-- Problem details --
Across the entries below, how many lines include the word "Zealand"? Reply with only the number.

(Stored data)
┄┄┄┄┄┄

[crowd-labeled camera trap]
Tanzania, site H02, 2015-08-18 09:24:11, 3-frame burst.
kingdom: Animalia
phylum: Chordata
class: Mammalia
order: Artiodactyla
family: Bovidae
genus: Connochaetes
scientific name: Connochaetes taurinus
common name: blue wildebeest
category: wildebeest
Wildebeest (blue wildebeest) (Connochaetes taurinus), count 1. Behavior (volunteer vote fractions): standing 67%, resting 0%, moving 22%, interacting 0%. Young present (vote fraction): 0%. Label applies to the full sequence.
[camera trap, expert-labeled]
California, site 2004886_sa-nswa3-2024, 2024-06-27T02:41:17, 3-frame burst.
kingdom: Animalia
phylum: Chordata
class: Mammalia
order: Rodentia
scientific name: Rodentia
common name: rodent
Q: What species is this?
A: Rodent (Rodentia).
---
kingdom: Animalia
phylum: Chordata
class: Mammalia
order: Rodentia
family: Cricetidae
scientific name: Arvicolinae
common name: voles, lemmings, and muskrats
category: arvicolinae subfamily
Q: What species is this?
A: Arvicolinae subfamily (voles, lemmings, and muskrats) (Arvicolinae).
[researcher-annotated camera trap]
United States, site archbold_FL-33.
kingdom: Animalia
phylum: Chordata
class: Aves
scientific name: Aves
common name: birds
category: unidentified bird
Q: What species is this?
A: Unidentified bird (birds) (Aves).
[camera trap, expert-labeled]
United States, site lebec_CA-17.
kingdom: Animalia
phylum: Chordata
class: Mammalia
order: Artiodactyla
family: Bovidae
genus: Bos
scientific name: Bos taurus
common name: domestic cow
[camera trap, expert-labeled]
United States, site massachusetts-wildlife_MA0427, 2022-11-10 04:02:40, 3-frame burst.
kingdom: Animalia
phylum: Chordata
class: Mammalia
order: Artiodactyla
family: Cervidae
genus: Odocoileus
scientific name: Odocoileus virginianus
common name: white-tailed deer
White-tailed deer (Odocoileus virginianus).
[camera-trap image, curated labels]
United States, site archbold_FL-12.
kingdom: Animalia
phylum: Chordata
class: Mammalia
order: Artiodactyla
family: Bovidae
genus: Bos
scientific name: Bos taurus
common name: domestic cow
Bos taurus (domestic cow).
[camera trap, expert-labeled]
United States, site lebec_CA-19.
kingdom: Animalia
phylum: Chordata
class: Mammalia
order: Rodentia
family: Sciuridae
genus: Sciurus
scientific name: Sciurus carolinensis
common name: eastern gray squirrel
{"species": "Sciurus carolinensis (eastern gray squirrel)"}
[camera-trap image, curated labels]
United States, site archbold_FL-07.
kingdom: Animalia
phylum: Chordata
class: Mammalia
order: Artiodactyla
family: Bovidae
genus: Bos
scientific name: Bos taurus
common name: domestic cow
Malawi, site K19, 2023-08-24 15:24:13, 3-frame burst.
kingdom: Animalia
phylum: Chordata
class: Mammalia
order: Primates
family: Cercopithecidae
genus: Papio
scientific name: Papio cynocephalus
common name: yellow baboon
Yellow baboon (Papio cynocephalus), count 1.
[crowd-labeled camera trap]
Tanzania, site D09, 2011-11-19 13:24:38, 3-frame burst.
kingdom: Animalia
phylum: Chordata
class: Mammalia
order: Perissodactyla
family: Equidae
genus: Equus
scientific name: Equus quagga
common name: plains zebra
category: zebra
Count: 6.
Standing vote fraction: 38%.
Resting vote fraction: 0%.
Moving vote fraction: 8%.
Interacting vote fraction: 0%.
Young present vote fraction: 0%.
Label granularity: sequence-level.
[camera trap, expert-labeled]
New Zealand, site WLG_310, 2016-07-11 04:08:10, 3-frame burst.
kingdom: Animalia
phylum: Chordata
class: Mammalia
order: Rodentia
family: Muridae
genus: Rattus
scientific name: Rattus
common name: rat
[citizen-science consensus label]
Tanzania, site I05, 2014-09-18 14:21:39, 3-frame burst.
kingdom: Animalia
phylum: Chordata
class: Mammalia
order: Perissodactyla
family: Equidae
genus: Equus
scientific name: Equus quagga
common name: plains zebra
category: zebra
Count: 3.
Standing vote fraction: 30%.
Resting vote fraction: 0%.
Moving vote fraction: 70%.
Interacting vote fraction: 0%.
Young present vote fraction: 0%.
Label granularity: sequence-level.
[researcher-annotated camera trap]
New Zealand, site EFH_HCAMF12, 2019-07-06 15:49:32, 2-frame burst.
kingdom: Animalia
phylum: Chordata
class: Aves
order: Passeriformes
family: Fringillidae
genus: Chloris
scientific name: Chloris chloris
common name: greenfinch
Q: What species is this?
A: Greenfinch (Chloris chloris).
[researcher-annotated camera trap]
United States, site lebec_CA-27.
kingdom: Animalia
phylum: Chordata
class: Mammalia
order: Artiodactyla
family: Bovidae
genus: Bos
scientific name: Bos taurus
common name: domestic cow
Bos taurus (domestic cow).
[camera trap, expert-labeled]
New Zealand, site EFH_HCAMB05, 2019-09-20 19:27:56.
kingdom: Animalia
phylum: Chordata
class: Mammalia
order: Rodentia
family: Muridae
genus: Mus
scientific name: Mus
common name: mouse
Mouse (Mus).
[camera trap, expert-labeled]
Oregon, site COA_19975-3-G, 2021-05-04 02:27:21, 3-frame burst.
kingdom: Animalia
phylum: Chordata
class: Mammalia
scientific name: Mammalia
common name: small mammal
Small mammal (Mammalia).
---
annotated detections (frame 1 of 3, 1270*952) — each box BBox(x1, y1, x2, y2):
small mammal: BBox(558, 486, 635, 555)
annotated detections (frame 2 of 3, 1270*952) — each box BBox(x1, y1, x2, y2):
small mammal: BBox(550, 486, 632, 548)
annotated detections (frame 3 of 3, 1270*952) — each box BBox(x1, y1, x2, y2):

┄┄┄┄┄┄

-- Exercise answer --
3